Sentry email-only alerts on free tier. Slack / Discord / webhook integrations are gated to Team ($26/mo). Means error notifications stack in MASTER's inbox unless we route email → Telegram via a bridge. Free tier covers everything else needed (5k errors/mo >> M1 needs, Next.js + Workers SDKs both GA, source-mapped traces, release tagging, 30-day lookback). The email constraint is bridgeable for \(0; the alternative (\)26/mo for Slack) eats the entire observability budget for one tool.
Workers Logs 7-day retention. Anything older requires Logpush to a destination. Axiom Free covers it (500 GB/mo / 30-day) with native one-click integration. The 7-day Workers Logs window is plenty for live debugging; Axiom is the long-tail backstop.
Cloudflare Analytics Engine billing is "currently not billed." The published rate ($0.25/M write, $1/M read) could activate without notice. Even at full billing, M1 lands at < $1/mo (well inside hard ceiling). Migration off AE if it ever becomes painful is mechanical — write the same data points to a Postgres table with a daily aggregator.
No session replay. PostHog (1k recordings/mo on free) and Highlight (500 sessions/mo) both ship replay; we don't. Session replay is high-value at scale; at M1 with low traffic the DX cost (cookie consent UX, bundle weight from rrweb ~30-50 KB gz, privacy-masking config) outweighs the diagnostic gain. Add later if trip-reporting on a specific bug demands it; meanwhile screen-recording is a free MASTER + browser DevTools workflow.
No first-class Slack/Telegram integration on day one. Cloudflare Notifications and Sentry Free both default to email. Tail Worker → webhook bridge is ~30 lines of code; Telegram via Bot API is straightforward. Wired in implementation ticket only if MASTER opts in (Open question 4).
Sentry bundle weight (~35-55 KB gz client SDK). Counts against performance-budget.md §2.2 100 KB initial-JS budget. Tree-shake aggressively — disable replayIntegration (not used) and browserTracingIntegration (Workers tracing is zero-signal anyway) cuts to ~15-20 KB gz. The SDK pays for itself the first time a real-user error has a symbolicated stack trace.
Lock-in risk. Workers Analytics Engine, Logpush, Web Analytics are Cloudflare-specific; Sentry is a SaaS. RFC-0001 already places us on Cloudflare; the lock-in is shared, not new. Sentry has a self-host path (sentry/onpremise) if we ever need it; Axiom has a SaaS-only model — but at $0/mo for years to come, that's an acceptable risk.

Alternatives

Alternative A: Sentry-only ($0 at M1, $26 at M2)

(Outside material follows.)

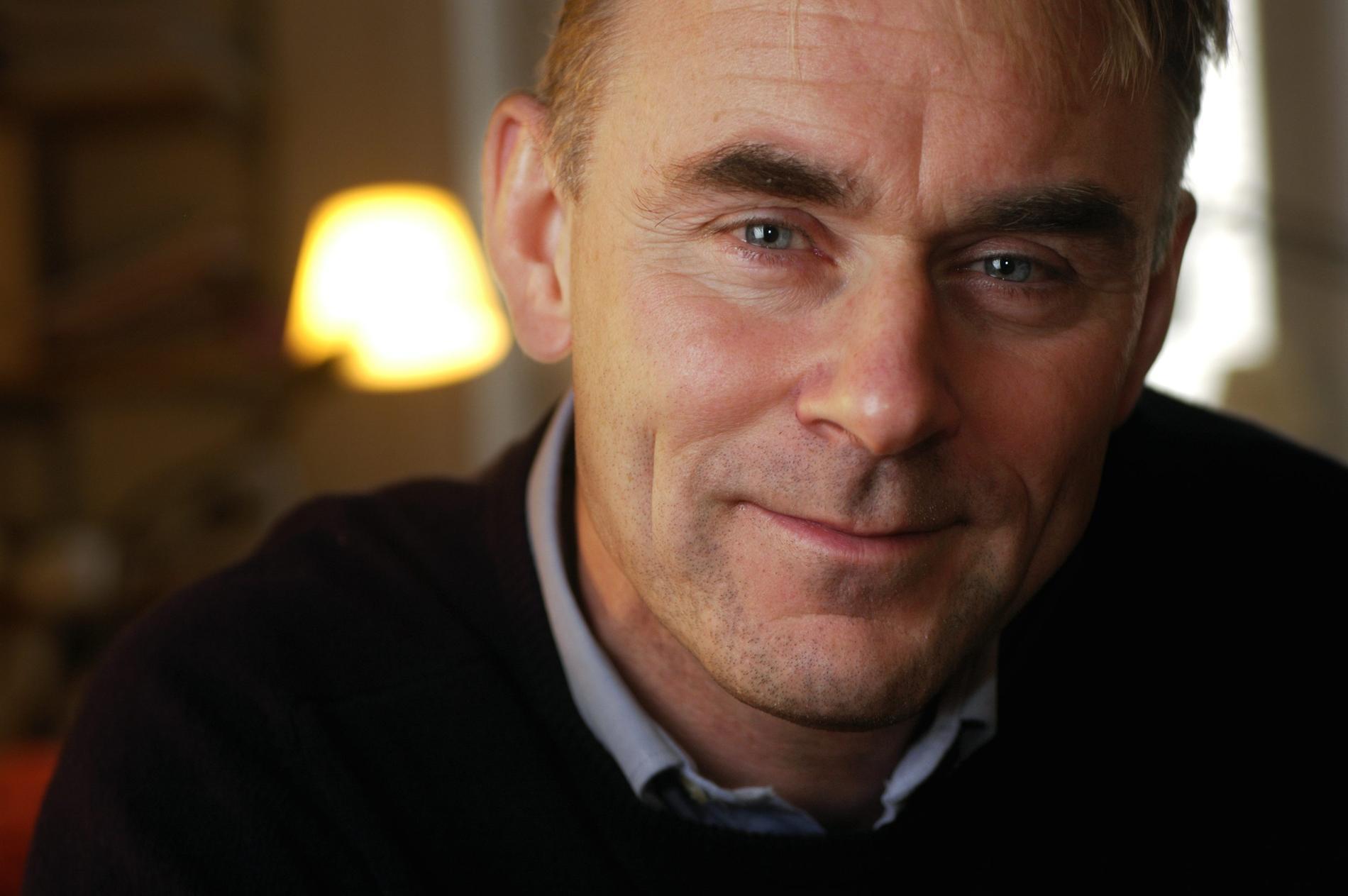 Intäkterna för Sverker Sörlins bok om kriser går till två bokprojekt. Arkivbild.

Use Sentry Free for everything — errors, traces (low-signal), logs (5GB/mo on free), and a single cron monitor for the scraper heartbeat.

  • Where it loses. No RUM (Web Vitals captured weakly via Sentry's perf tab; not as good as CFWA). No first-class custom-metrics API (you can stash counts in tags but querying is awkward). No pageview attribution by referrer/geo. Email-only alerts on free.
  • Cost. $0 at M1; jumps to $26/mo Team if Slack/Telegram alerts become non-negotiable. Otherwise stays free through M2.
  • Why it's not the pick. Misses the natural fit of Cloudflare-native primitives that are already free with the chosen host.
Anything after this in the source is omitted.